# 61.5 Spot Beam Coverage



## poolman

Can anyone tell where to find Spot Beam maps for 61.5? I am specifically interested in 13s15,
Thank you


----------



## harsh

The Echostar Knowledge Database spotbeam and coverage maps place the spotbeam 15 center somewhere near Wichita, Kansas. Pretty much dead center in the continental US.


----------



## poolman

Harsh:
Thanks for the reply.
I don't think spot beam 15 from TP 13 on 61.5 could be focused on Kansas as it is for HD channels from Buffalo, NY.
I have been unable to find any spot beam maps in the knowledge base for Echostar 12 @ 61.5.
Perhaps I may have missed something.


----------



## harsh

I'll assume that you're not using Firefox or some other browser that makes searching for the word "spot" easy.

Try this link (it is the third topic on the front page of the EKB): http://www.ekb.dbstalk.com/satmaps.htm

Another helpful tip: Echostar 12 was originally known as Rainbow 1.

Another important fact that can be found in the EKB is that Buffalo, NY locals aren't available yet.

A fact not covered in the EKB is that reception of DISH Network programming in Canada is a violation of Canadian law, FCC policy and international treaty.

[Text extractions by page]
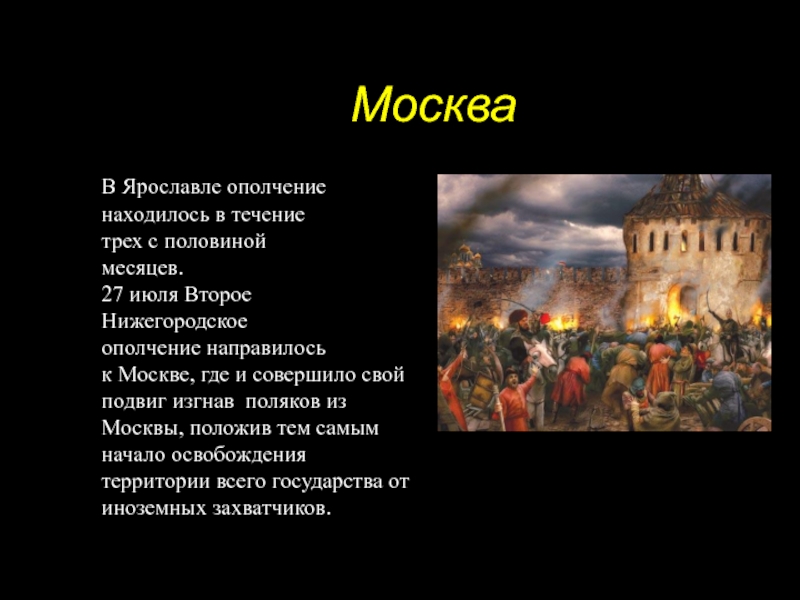 Москва

В Ярославле ополчение находилось в течение трех с половиной месяцев.
27 июля Второе Нижегородское ополчение направилось к Москве, где и совершило свой подвиг изгнав поляков из Москвы, положив тем самым начало освобождения территории всего государства от иноземных захватчиков.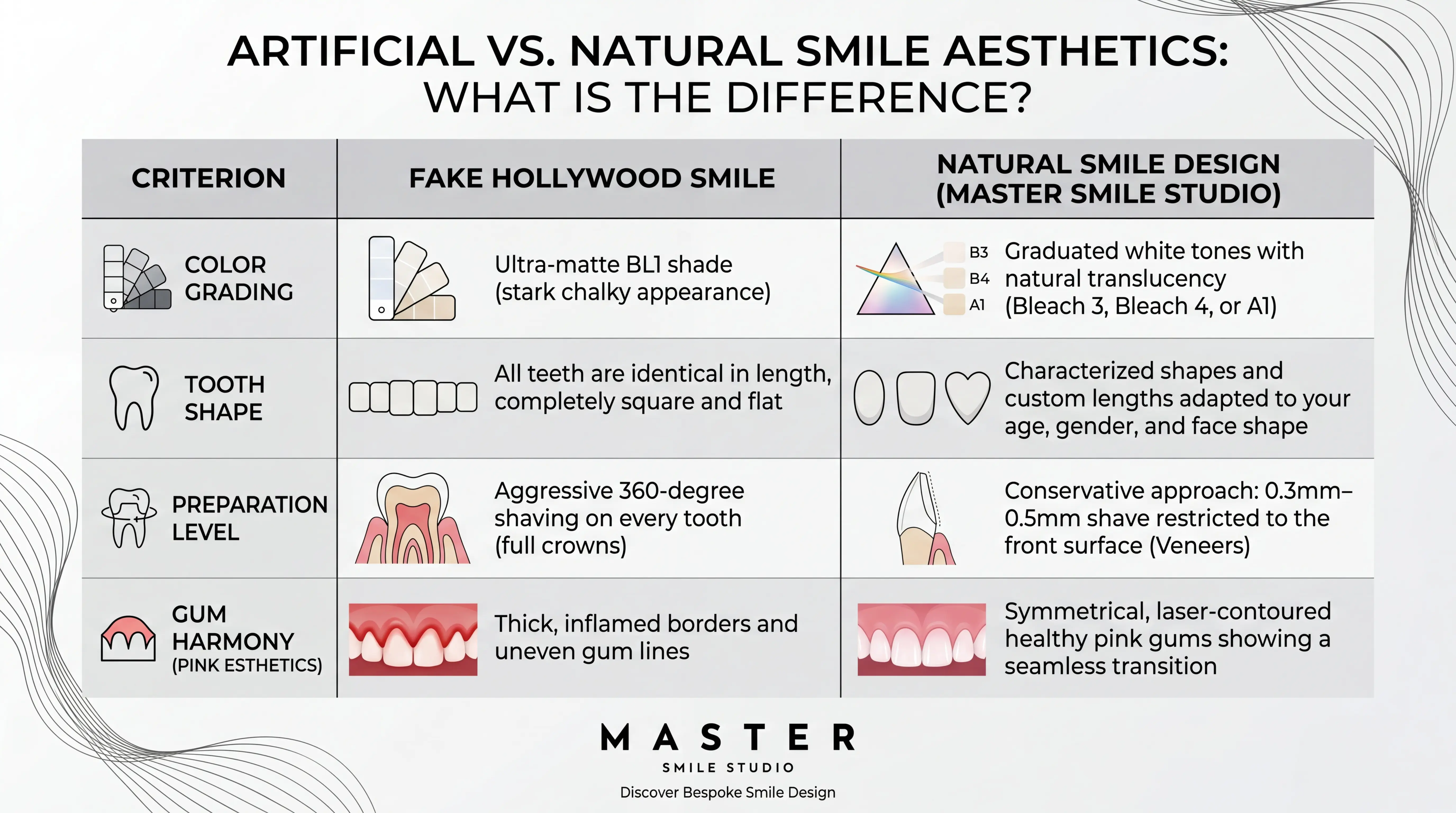 ARTIFICIAL VS. NATURAL SMILE AESTHETICS: WHAT IS THE DIFFERENCE?

| CRITERION | FAKE HOLLYWOOD SMILE | NATURAL SMILE DESIGN (MASTER SMILE STUDIO) |
|---|---|---|
| COLOR GRADING | Ultra-matte BL1 shade (stark chalky appearance) | B3 B4 A1 Graduated white tones with natural translucency (Bleach 3, Bleach 4, or A1) |
| TOOTH SHAPE | All teeth are identical in length, completely square and flat | Characterized shapes and custom lengths adapted to your age, gender, and face shape |
| PREPARATION LEVEL | Aggressive 360-degree shaving on every tooth (full crowns) | Conservative approach: 0.3mm–0.5mm shave restricted to the front surface (Veneers) |
| GUM HARMONY (PINK ESTHETICS) | Thick, inflamed borders and uneven gum lines | Symmetrical, laser-contoured healthy pink gums showing a seamless transition |

MASTER
SMILE STUDIO
Discover Bespoke Smile Design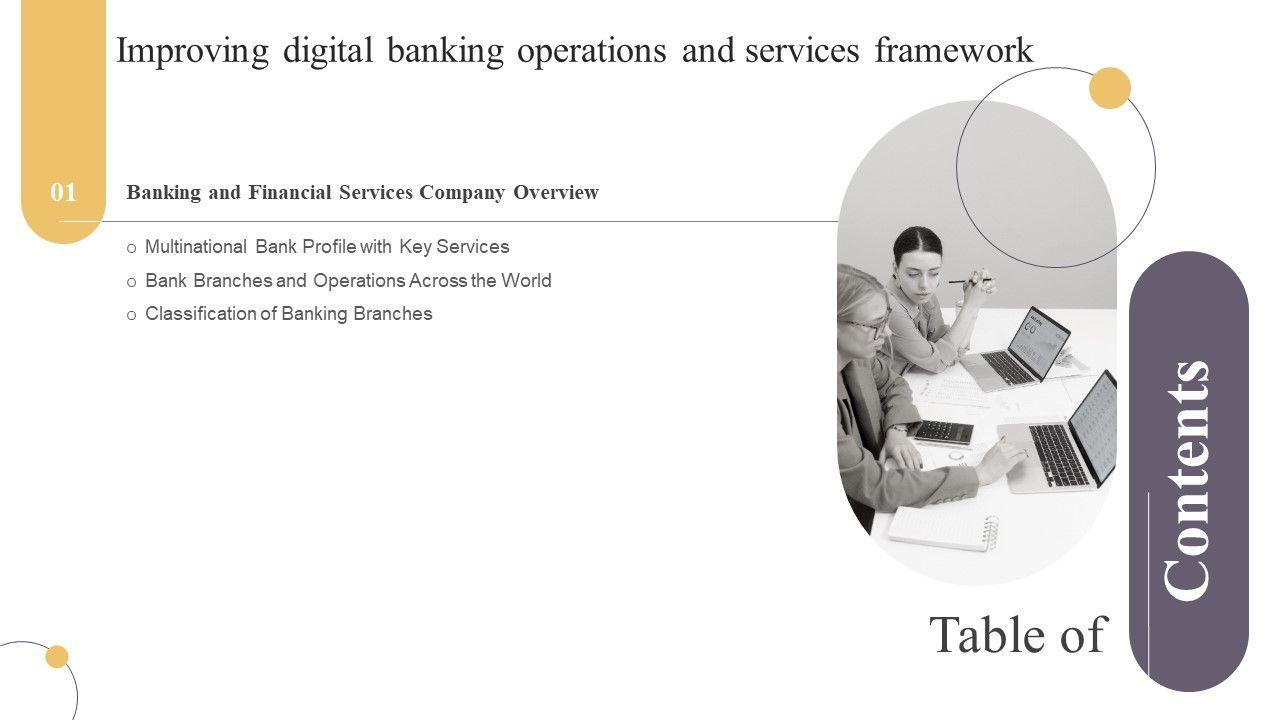 Improving digital banking operations and services framework

01 Banking and Financial Services Company Overview

o Multinational Bank Profile with Key Services
o Bank Branches and Operations Across the World
o Classification of Banking Branches

Table of Contents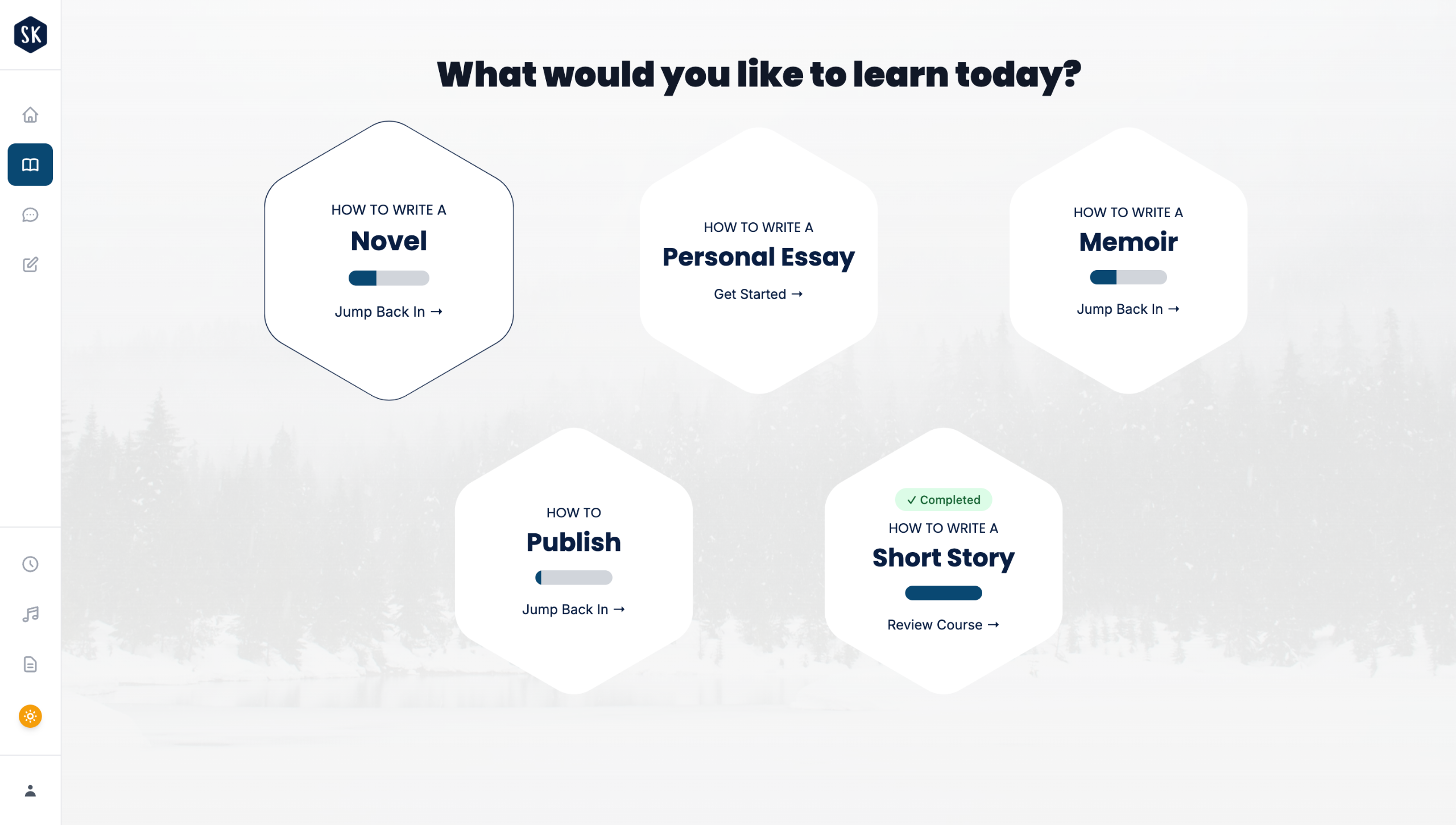 SK

What would you like to learn today?

HOW TO WRITE A
Novel
Jump Back In →

HOW TO WRITE A
Personal Essay
Get Started →

HOW TO WRITE A
Memoir
Jump Back In →

HOW TO
Publish
Jump Back In →

✓ Completed
HOW TO WRITE A
Short Story
Review Course →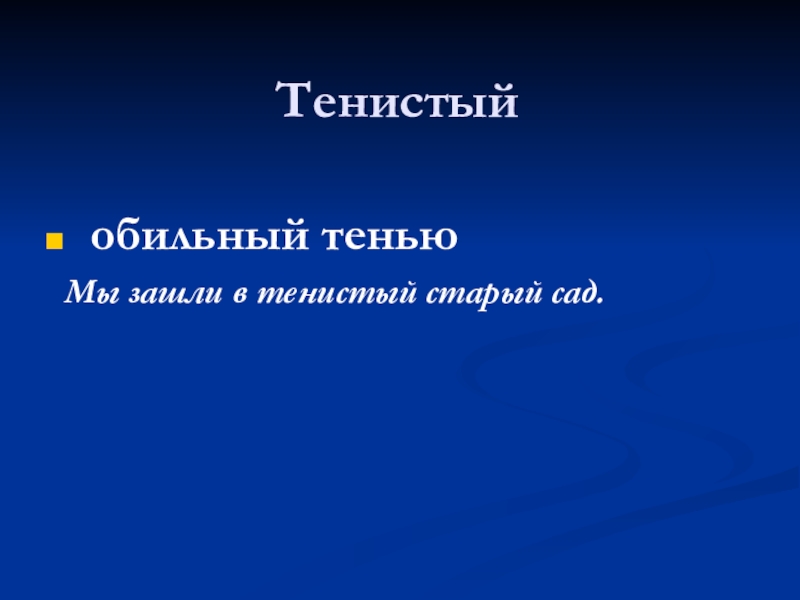 Тенистый

обильный тенью

Мы зашли в тенистый старый сад.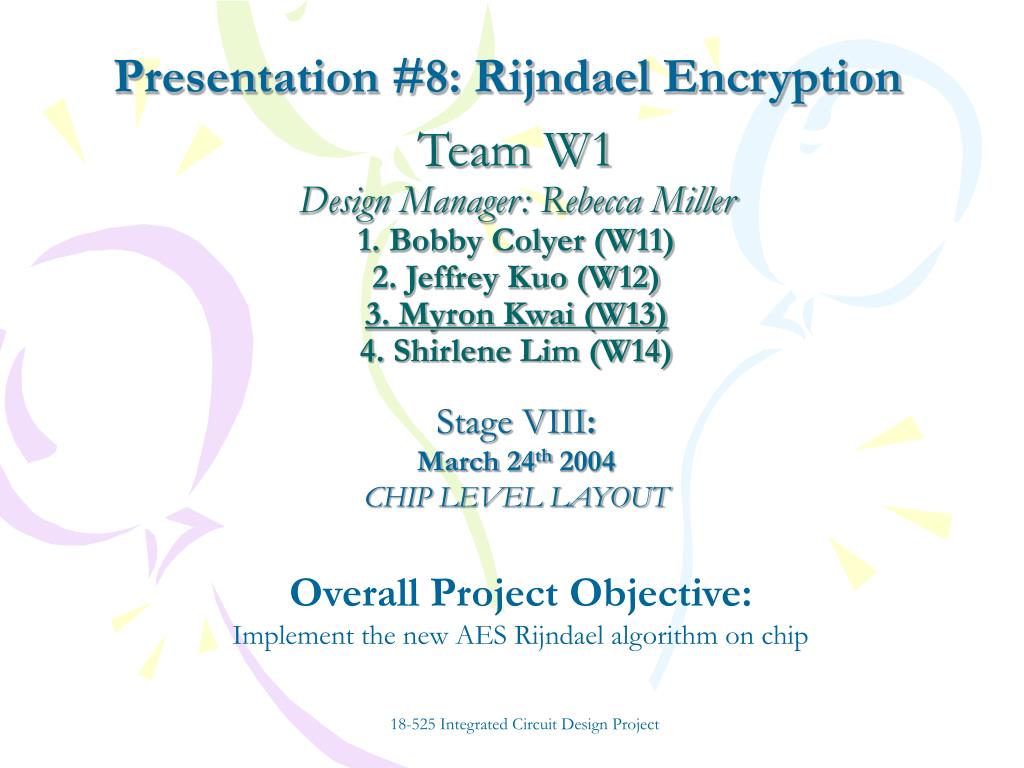 Presentation #8: Rijndael Encryption

Team W1
Design Manager: Rebecca Miller
1. Bobby Colyer (W11)
2. Jeffrey Kuo (W12)
3. Myron Kwai (W13)
4. Shirlene Lim (W14)

Stage VIII:
March 24$^{th}$ 2004
CHIP LEVEL LAYOUT

Overall Project Objective:
Implement the new AES Rijndael algorithm on chip

18-525 Integrated Circuit Design Project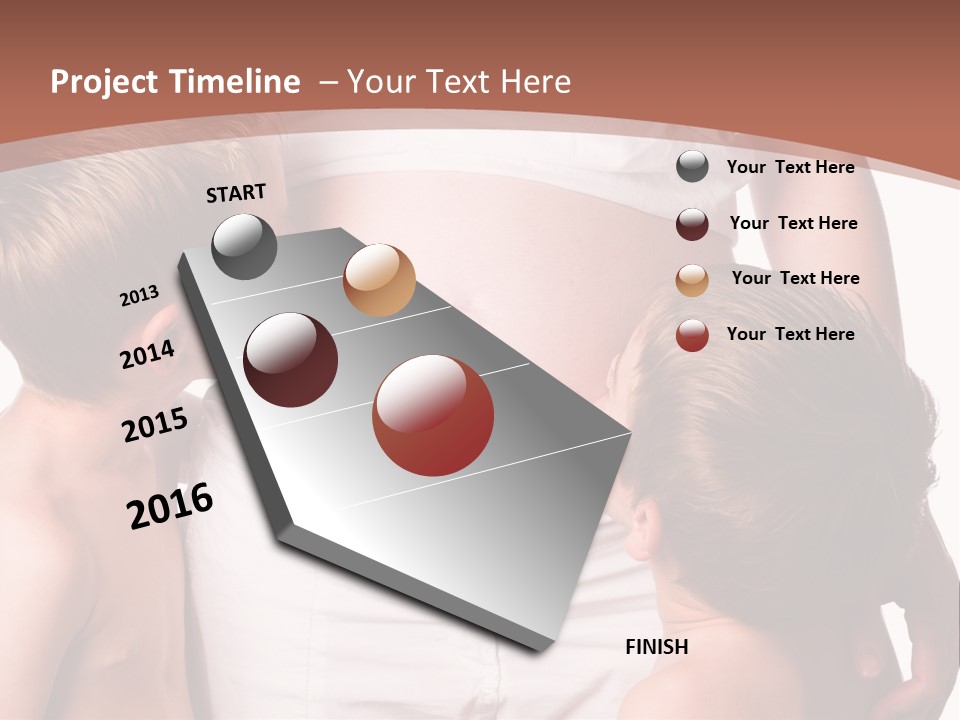 Project Timeline – Your Text Here

START

2013

2014

2015

2016

FINISH

Your Text Here

Your Text Here

Your Text Here

Your Text Here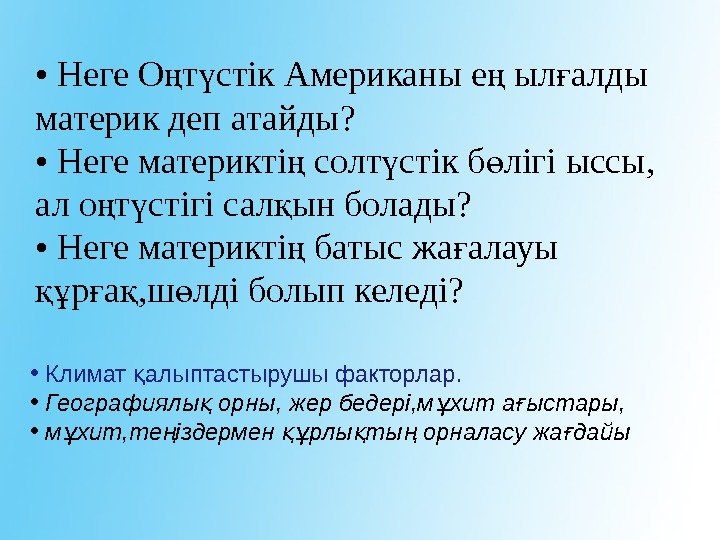 • Неге Оңтүстік Американы ең ылғалды материк деп атайды?
• Неге материктің солтүстік бөлігі ыссы, ал оңтүстігі салқын болады?
• Неге материктің батыс жағалауы құрғақ,шөлді болып келеді?

• Климат қалыптастырушы факторлар.
• Географиялық орны, жер бедері,мұхит ағыстары,
• мұхит,теңіздермен құрлықтың орналасу жағдайы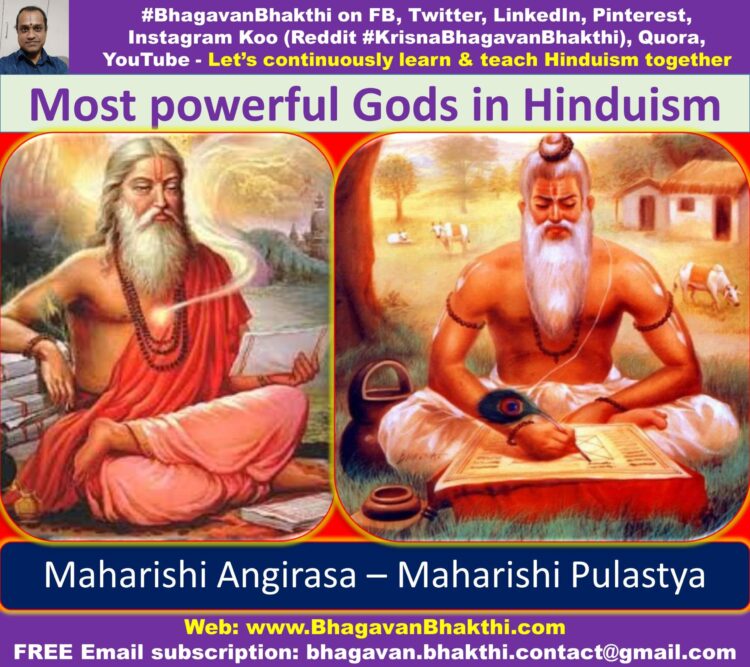 #BhagavanBhakthi on FB, Twitter, LinkedIn, Pinterest, Instagram Koo (Reddit #KrisnaBhagavanBhakthi), Quora, YouTube - Let's continuously learn & teach Hinduism together

Most powerful Gods in Hinduism

Maharishi Angirasa – Maharishi Pulastya

Web: www.BhagavanBhakthi.com
FREE Email subscription: bhagavan.bhakthi.contact@gmail.com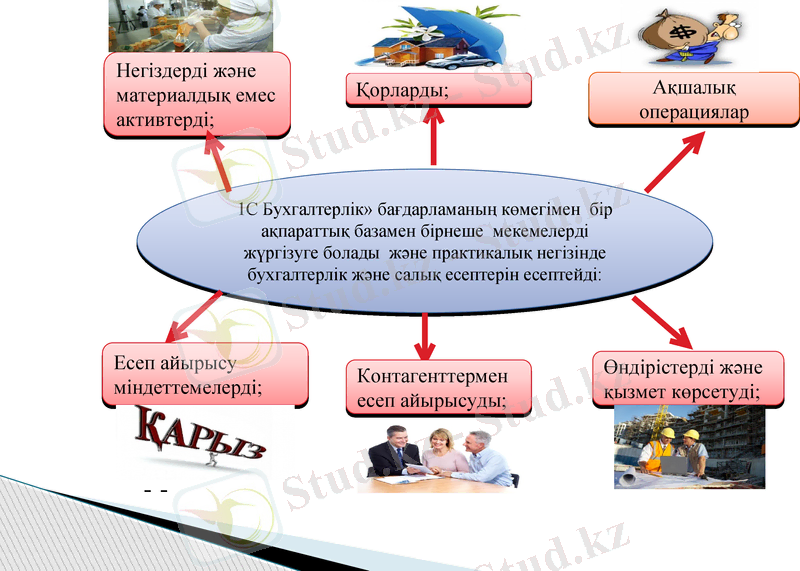 Негіздерді және материалдық емес активтерді;

Қорларды;

Ақшалық операциялар

1С Бухгалтерлік» бағдарламаның көмегімен бір ақпараттық базамен бірнеше мекемелерді жүргізуге болады және практикалық негізінде бухгалтерлік және салық есептерін есептейді:

Есеп айырысу міндеттемелерді;

Контагенттермен есеп айырысуды;

Өндірістерді және қызмет көрсетуді;

ҚАРЫЗ

Stud.kz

To do:
1) Rewrite the spot beam coverage thread, starting with "Perhaps I may" and going on through "as Rainbow 1.", with "Firefox" replaced by "Safari".
2) In the spot beam coverage thread, what was Echostar 12 originally known as?
3) State whether each statement agrees with the spot beam coverage thread, answering yes or no and quoting the words of the thread that decide it: (a) The knowledge database maps put the center of spot beam 15 near Wichita, Kansas. (b) Buffalo, NY locals are already available. (c) The link to the satellite maps is the first topic on the front page of the EKB.

Answers in order:
1)
Perhaps I may have missed something.


----------



## harsh

I'll assume that you're not using Safari or some other browser that makes searching for the word "spot" easy.

Try this link (it is the third topic on the front page of the EKB): http://www.ekb.dbstalk.com/satmaps.htm

Another helpful tip: Echostar 12 was originally known as Rainbow 1.

2) Rainbow 1.

3)
(a) Yes: "place the spotbeam 15 center somewhere near Wichita, Kansas."
(b) No: "Buffalo, NY locals aren't available yet."
(c) No: "it is the third topic on the front page of the EKB."